Set down exactly the lines from the one containing "Given this visual" through the last line of the records below, both included, and nothing else.

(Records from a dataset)

+++

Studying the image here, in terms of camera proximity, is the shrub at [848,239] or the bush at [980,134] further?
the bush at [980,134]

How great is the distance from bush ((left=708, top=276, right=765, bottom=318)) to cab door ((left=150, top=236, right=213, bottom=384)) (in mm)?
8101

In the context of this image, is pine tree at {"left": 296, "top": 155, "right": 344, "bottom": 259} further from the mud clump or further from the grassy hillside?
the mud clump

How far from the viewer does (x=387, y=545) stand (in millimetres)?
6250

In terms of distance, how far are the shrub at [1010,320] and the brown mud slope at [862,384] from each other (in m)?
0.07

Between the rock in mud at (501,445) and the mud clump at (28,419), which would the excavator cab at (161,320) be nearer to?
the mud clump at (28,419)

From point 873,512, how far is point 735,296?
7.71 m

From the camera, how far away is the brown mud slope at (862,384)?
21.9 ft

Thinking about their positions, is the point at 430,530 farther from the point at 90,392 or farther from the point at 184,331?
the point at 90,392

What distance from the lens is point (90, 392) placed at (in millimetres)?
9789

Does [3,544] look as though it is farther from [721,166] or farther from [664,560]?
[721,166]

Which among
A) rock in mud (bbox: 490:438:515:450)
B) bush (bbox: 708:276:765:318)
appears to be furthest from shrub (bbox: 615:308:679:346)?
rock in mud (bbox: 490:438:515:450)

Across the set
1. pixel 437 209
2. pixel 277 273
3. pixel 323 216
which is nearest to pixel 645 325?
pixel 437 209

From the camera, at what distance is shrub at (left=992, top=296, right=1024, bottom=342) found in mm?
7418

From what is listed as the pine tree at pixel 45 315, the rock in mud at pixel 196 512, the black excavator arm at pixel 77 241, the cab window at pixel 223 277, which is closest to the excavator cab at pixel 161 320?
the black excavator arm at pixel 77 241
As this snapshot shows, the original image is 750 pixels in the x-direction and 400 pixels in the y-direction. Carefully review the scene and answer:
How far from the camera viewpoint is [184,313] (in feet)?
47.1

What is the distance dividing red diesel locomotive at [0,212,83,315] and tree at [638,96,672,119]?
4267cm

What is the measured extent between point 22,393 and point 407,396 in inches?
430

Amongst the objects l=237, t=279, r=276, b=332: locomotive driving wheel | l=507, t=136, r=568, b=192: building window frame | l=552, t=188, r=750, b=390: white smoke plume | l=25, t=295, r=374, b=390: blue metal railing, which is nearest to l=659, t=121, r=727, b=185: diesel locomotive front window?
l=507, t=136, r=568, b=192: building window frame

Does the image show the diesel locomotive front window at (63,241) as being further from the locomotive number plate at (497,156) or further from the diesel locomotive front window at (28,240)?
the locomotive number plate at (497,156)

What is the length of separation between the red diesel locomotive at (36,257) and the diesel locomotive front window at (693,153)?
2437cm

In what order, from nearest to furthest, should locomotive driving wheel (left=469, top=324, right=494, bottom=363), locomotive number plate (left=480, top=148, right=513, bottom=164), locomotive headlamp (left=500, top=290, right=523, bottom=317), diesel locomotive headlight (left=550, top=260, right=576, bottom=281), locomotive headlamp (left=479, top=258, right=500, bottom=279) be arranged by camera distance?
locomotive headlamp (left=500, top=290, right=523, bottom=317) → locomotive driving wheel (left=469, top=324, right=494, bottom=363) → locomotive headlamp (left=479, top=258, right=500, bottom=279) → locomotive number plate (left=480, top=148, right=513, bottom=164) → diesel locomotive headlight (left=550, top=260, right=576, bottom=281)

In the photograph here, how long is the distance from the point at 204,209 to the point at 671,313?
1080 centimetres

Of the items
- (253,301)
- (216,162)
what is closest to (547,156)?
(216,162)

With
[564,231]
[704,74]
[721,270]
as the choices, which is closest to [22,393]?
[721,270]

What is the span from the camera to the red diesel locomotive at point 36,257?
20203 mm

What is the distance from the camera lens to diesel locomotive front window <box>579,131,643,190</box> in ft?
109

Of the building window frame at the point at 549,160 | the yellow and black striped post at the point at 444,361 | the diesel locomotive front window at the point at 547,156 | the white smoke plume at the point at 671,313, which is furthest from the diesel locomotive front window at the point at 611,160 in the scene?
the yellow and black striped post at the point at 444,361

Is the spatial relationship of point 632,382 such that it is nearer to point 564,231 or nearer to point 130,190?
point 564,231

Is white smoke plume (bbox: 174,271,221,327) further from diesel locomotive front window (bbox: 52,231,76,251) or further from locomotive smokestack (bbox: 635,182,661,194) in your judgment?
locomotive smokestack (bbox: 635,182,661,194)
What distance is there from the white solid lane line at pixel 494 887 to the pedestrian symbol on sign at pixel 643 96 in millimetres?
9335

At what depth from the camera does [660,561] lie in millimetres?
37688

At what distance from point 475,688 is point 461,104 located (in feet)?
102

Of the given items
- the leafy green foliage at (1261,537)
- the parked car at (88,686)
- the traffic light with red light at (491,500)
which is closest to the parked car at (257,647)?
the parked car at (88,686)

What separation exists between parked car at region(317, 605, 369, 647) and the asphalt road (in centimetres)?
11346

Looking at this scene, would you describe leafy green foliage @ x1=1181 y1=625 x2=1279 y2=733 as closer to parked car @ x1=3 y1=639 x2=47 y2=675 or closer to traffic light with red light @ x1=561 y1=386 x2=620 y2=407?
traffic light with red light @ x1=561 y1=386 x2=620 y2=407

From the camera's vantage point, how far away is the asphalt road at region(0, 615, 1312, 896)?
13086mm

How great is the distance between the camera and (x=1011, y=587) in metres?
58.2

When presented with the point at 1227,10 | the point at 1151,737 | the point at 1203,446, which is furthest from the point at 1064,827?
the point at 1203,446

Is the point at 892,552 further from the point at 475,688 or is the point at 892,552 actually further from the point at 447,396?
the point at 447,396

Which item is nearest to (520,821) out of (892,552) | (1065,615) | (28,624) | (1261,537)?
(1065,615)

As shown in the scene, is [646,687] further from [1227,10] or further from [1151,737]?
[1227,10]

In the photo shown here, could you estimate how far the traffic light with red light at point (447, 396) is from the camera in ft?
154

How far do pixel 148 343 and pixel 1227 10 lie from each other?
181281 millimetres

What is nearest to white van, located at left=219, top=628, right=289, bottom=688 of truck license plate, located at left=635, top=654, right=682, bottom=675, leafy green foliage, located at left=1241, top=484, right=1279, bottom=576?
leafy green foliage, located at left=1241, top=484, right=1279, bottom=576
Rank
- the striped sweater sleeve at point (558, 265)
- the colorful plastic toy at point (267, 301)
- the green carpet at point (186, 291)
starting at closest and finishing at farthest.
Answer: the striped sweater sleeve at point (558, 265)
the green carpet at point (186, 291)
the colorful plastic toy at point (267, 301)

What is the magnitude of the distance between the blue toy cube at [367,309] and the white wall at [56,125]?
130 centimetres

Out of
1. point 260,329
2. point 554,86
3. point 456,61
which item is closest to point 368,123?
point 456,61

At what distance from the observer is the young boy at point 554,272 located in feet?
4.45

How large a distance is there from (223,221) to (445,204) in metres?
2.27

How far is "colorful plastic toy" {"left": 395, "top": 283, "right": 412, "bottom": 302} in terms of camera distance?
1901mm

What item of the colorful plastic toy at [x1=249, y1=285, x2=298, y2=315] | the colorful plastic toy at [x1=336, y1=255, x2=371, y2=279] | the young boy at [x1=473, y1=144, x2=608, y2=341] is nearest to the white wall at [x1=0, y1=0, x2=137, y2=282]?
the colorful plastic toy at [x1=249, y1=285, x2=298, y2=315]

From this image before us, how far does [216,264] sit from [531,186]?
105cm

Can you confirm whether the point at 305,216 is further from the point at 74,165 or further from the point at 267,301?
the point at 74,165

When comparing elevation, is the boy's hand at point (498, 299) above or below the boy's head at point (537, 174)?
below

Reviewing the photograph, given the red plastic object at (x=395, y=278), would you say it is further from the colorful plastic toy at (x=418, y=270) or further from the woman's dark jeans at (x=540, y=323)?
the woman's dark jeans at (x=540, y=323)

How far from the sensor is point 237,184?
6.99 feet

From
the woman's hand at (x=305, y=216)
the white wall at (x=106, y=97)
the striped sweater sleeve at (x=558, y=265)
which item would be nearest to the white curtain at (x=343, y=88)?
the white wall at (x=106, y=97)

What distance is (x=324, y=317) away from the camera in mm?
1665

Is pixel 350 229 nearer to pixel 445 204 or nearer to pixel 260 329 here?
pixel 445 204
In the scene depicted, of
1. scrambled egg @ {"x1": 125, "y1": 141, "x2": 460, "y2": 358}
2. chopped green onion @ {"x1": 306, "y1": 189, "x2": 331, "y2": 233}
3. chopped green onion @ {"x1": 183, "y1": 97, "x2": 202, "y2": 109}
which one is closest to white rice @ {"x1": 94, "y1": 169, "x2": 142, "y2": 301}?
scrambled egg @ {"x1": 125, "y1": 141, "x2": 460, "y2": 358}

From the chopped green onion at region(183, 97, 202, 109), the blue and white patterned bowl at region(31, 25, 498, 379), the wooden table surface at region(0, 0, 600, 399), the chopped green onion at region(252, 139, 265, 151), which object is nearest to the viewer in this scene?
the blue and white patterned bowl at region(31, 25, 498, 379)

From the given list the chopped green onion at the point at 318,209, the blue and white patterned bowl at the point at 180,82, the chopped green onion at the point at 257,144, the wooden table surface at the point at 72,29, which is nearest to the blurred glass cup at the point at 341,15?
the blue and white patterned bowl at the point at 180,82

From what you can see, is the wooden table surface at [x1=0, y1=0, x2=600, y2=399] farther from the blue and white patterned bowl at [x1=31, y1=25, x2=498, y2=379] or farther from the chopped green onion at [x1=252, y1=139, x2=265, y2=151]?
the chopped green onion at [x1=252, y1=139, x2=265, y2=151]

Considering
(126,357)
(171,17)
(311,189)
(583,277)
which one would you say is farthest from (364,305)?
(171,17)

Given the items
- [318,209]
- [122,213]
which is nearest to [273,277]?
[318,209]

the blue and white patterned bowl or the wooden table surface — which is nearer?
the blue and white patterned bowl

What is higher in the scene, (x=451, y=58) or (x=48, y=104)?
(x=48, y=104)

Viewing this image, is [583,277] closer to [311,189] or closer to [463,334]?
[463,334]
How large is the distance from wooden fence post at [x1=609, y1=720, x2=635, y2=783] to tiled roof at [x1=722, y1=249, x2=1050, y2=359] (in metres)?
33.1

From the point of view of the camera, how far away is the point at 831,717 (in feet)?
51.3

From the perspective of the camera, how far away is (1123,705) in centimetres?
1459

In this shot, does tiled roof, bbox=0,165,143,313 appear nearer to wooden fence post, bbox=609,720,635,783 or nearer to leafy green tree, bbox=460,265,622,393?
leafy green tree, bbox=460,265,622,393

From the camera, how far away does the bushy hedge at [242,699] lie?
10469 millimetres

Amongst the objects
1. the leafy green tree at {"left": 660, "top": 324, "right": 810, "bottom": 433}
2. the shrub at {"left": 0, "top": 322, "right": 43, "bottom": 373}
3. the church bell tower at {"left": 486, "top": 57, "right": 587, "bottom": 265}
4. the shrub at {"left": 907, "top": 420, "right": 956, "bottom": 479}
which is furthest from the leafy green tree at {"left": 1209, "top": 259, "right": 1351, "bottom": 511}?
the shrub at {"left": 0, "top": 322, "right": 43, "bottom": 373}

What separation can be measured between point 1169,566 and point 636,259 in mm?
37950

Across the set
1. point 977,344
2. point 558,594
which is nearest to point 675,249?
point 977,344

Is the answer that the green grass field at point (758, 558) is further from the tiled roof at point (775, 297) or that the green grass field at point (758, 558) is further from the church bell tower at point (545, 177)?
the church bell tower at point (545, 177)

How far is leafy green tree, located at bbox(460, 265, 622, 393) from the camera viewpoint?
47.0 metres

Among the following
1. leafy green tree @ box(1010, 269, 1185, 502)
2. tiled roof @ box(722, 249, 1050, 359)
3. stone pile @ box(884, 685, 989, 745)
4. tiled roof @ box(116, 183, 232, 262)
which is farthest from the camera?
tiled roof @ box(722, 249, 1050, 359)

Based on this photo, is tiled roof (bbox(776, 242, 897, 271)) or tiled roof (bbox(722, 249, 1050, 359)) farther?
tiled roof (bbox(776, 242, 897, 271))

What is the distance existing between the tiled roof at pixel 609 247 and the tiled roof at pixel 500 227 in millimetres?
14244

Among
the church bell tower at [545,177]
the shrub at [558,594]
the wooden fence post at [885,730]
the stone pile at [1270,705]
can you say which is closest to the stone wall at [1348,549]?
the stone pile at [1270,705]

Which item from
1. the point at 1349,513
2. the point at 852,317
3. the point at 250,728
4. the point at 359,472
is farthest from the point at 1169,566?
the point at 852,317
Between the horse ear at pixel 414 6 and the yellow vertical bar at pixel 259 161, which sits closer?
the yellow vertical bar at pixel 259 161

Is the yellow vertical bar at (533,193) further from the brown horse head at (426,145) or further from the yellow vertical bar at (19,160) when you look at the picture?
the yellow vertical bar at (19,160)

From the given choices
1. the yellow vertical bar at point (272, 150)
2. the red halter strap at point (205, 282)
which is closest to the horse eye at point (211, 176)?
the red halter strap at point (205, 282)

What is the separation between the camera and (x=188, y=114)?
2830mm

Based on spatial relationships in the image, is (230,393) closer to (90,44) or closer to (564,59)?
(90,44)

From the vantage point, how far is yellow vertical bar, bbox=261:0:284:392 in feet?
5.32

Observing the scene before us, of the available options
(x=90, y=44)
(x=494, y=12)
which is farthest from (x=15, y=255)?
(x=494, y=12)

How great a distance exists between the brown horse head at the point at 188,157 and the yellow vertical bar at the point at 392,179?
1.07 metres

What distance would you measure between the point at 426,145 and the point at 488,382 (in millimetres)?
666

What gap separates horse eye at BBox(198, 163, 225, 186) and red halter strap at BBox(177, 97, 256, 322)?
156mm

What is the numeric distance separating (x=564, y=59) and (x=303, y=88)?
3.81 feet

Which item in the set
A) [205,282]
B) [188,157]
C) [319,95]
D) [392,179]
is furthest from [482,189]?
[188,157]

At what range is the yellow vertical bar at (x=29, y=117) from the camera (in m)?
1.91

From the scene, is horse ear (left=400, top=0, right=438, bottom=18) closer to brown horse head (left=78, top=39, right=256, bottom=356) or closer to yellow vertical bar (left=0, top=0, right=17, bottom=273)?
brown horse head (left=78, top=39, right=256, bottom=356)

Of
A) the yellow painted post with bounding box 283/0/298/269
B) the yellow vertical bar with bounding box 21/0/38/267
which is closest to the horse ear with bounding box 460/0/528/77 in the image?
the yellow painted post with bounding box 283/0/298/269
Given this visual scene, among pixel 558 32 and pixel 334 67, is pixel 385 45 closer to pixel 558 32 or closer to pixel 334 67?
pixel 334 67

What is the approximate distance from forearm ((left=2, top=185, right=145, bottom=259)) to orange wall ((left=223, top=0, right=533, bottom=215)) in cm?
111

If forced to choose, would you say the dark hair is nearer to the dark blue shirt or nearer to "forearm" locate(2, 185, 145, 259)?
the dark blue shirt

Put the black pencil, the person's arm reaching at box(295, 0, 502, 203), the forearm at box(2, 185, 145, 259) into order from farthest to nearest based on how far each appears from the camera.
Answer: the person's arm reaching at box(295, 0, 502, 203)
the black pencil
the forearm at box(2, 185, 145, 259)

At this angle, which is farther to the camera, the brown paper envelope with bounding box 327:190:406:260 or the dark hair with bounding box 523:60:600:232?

+++

_PROBLEM SOLUTION_
Given this visual scene, among pixel 558 32 and pixel 334 67, is pixel 385 45 closer to pixel 558 32 or closer to pixel 334 67?
pixel 334 67

What is the approximate distance from forearm ((left=2, top=185, right=145, bottom=259)) to orange wall ((left=223, top=0, right=533, bottom=215)) in cm?
111

If forced to choose, would you say the dark hair is nearer to the dark blue shirt or nearer to "forearm" locate(2, 185, 145, 259)?
the dark blue shirt

Put the black pencil, the person's arm reaching at box(295, 0, 502, 203), the forearm at box(2, 185, 145, 259) into order from farthest to nearest based on how far each appears from the camera.
Answer: the person's arm reaching at box(295, 0, 502, 203)
the black pencil
the forearm at box(2, 185, 145, 259)

At this angle, which is farther to the camera, the brown paper envelope with bounding box 327:190:406:260 or the dark hair with bounding box 523:60:600:232?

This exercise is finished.